2. We’ve all been saying his name wrong
Though the spelling of Colbert might suggest it’s pronounced ‘Coal-bert’, the late-night host has always pronounced his name ‘Coal-bear’.
He didn’t always say it that way, however. Colbert, who is of largely Irish heritage, pronounced his surname with a hard T up until the age of 20.
Though Stephen’s father James had always told his children to pronounce it however they saw it, James had liked the idea of changing the pronunciation to ‘Coal-bear’ himself.
When he transferred to Northwestern University, Stephen finally decided to take the plunge and give his last name a makeover.
Colbert told Charlie Rose in 2006: “I didn’t know Chicago. Nobody knew me there. And I thought, ‘Well, if I’m ever gonna do it, it’s gonna be now.”

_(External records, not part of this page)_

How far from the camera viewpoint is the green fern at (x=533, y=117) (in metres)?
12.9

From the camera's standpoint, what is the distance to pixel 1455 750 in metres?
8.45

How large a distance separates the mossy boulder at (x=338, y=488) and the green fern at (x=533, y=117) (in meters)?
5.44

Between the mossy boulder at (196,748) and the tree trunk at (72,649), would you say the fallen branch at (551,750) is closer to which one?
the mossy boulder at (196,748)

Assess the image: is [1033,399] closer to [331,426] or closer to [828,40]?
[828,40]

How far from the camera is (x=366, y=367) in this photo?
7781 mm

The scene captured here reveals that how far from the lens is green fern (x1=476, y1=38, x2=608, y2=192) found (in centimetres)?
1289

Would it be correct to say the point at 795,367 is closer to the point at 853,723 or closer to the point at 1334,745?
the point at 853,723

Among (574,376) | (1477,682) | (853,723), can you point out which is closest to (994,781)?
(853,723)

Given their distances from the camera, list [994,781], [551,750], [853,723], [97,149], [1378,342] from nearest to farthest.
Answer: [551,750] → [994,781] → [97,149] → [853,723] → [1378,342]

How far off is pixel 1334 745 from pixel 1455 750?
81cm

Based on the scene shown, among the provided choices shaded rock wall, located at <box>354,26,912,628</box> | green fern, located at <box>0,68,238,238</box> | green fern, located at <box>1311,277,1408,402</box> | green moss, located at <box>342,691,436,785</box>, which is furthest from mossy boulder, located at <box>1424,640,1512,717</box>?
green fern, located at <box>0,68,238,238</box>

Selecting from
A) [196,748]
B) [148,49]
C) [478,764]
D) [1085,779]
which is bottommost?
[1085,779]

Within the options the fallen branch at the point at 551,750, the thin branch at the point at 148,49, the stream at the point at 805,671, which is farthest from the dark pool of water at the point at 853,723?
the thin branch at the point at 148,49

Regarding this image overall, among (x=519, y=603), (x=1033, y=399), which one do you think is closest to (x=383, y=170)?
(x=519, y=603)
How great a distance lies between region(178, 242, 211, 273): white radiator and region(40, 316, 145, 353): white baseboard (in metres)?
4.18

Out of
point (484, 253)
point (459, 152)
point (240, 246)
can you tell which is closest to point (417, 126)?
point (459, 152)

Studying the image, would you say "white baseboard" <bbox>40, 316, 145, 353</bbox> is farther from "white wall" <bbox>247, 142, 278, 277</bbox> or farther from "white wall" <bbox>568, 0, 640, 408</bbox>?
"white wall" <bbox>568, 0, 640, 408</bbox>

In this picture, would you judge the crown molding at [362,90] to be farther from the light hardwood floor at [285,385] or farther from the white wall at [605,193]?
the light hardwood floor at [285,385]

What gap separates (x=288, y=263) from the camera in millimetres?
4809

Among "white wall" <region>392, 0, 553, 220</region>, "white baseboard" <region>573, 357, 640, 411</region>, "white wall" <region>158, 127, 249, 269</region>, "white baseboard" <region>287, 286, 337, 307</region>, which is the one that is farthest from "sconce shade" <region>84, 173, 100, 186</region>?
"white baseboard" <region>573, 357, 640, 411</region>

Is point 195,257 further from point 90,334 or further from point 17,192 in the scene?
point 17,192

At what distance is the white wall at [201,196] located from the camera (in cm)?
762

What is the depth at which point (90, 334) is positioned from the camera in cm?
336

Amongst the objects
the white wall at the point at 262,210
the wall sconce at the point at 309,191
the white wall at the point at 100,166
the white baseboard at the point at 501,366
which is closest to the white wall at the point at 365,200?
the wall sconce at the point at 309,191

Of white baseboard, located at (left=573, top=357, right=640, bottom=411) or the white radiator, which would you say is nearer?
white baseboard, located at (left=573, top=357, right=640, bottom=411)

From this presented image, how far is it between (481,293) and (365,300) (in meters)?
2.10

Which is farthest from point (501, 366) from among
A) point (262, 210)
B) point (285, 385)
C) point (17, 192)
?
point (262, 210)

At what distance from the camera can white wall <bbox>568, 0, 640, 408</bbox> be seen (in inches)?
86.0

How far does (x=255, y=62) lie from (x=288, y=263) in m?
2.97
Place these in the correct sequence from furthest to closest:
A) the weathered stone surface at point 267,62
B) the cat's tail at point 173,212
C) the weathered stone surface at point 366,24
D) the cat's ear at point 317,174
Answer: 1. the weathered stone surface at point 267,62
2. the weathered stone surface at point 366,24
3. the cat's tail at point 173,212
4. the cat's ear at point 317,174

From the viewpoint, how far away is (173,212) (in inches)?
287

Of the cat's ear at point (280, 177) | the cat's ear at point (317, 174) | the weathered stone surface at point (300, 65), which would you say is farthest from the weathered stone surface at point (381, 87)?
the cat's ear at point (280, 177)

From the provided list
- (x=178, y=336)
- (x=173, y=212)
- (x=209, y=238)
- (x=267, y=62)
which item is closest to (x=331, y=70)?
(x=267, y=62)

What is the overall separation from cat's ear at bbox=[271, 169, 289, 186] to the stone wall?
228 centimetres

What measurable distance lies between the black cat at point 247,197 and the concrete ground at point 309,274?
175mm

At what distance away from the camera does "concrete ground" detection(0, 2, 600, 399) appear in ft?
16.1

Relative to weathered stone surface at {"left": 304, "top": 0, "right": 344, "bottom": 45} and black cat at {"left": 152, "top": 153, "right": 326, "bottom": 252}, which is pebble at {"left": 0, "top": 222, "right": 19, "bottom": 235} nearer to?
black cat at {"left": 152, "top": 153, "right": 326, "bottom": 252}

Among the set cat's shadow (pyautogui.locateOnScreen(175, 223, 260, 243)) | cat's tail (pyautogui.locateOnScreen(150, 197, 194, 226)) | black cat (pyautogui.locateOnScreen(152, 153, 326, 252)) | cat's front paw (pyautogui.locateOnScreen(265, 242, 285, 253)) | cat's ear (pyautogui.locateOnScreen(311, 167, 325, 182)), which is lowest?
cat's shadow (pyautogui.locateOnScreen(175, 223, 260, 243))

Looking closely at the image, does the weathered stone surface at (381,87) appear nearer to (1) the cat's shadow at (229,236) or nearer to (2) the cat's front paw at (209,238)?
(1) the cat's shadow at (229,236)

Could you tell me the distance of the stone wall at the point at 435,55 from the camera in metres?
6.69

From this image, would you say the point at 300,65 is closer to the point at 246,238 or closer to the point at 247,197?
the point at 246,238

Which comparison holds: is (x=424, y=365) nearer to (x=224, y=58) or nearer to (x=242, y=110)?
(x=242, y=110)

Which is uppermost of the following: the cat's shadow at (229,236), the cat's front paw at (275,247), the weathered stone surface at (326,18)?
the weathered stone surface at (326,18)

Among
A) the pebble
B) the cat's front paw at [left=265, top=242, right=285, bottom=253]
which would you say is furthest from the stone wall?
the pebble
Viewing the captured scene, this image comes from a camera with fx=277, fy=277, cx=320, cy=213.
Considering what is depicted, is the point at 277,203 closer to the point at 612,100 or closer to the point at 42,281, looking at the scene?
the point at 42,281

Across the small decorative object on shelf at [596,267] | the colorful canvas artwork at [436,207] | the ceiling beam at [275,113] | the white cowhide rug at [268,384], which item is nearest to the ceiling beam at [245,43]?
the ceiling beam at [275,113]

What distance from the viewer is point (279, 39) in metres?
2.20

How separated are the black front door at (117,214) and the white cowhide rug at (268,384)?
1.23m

1. He testified before Congress in character
Before The Late Show with Stephen Colbert, Colbert was famous for appearing on-screen as the character ‘Stephen Colbert’.
This Colbert was obnoxious, dumb and proud, and far from the Colbert who now interviews celebrities for a living.
Still, for a period, it was this character that Colbert chose to present to the public and, one time, even to the US government.
In 2010, Colbert appeared before the House Judiciary Subcommittee hearing on immigrant farm workers in character as ‘Stephen Colbert’.
Though Colbert was asked to leave by one Democratic committee member, the comedian finished his testimony. At one point, he even broke character to speak of his concern about the plight of migrant workers.